才事記

父の先見

先週、小耳に挟んだのだが、リカルド・コッキとユリア・ザゴルイチェンコが引退するらしい。いや、もう引退したのかもしれない。ショウダンス界のスターコンビだ。とびきりのダンスを見せてきた。何度、堪能させてくれたことか。とくにロシア出身のユリアのタンゴやルンバやキレッキレッの創作ダンスが逸品だった。溜息が出た。

ぼくはダンスの業界に詳しくないが、あることが気になって5年に一度という程度だけれど、できるだけトップクラスのダンスを見るようにしてきた。あることというのは、父が「日本もダンスとケーキがうまくなったな」と言ったことである。昭和37年(1963)くらいのことだと憶う。何かの拍子にポツンとそう言ったのだ。

それまで中川三郎の社交ダンス、中野ブラザーズのタップダンス、あるいは日劇ダンシングチームのダンサーなどが代表していたところへ、おそらくは《ウェストサイド・ストーリー》の影響だろうと思うのだが、若いダンサーたちが次々に登場してきて、それに父が目を細めたのだろうと想う。日本のケーキがおいしくなったことと併せて、このことをあんな時期に洩らしていたのが父らしかった。

そのころ父は次のようにも言っていた。「セイゴオ、できるだけ日生劇場に行きなさい。武原はんの地唄舞と越路吹雪の舞台を見逃したらあかんで」。その通りにしたわけではないが、武原はんはかなり見た。六本木の稽古場にも通った。日生劇場は村野藤吾設計の、ホールが巨大な貝殻の中にくるまれたような劇場である。父は劇場も見ておきなさいと言ったのだったろう。
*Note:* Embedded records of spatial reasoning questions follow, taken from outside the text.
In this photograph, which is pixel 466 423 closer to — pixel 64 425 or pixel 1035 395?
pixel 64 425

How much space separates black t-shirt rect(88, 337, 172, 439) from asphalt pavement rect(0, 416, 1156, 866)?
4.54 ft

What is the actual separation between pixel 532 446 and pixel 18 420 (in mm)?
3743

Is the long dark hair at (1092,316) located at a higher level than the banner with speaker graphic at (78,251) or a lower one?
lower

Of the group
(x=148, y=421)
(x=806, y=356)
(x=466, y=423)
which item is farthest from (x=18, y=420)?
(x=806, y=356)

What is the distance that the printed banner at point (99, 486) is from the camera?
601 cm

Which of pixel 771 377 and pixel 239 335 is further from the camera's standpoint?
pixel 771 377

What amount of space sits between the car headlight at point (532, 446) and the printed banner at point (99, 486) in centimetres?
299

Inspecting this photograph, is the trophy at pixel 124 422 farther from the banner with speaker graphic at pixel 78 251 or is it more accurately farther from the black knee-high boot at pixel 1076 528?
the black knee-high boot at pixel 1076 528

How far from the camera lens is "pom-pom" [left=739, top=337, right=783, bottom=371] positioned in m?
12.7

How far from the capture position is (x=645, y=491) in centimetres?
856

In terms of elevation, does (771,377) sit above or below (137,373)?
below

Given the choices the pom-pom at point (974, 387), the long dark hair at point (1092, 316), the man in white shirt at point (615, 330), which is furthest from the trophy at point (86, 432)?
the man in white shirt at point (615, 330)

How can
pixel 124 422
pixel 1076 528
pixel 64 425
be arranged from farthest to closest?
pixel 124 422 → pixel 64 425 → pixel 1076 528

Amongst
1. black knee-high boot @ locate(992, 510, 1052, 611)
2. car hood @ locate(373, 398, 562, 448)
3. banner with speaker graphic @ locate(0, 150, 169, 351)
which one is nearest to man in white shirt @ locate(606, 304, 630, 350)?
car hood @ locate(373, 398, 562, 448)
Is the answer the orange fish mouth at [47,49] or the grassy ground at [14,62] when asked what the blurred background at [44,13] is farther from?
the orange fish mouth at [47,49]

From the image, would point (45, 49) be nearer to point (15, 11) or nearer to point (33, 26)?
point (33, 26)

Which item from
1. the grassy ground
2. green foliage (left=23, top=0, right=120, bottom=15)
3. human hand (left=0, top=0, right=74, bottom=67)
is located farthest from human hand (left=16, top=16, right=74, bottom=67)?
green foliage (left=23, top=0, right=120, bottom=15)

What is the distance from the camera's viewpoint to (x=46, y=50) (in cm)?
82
ユリアのダンスを見ていると、ロシア人の身体表現の何が図抜けているかがよくわかる。ニジンスキー、イーダ・ルビンシュタイン、アンナ・パブロワも、かくありなむということが蘇る。ルドルフ・ヌレエフがシルヴィ・ギエムやローラン・イレーヌをあのように育てたこともユリアを通して伝わってくる。

リカルドとユリアの熱情的ダンス

武原はんからは山村流の上方舞の真骨頂がわかるだけでなく、いっとき青山二郎の後妻として暮らしていたこと、「なだ万」の若女将として仕切っていた気っ風、写経と俳句を毎日レッスンしていたことが、地唄の《雪》や《黒髪》を通して寄せてきた。

踊りにはヘタウマはいらない。極上にかぎるのである。

ヘタウマではなくて勝新太郎の踊りならいいのだが、ああいう軽妙ではないのなら、ヘタウマはほしくない。とはいえその極上はぎりぎり、きわきわでしか成立しない。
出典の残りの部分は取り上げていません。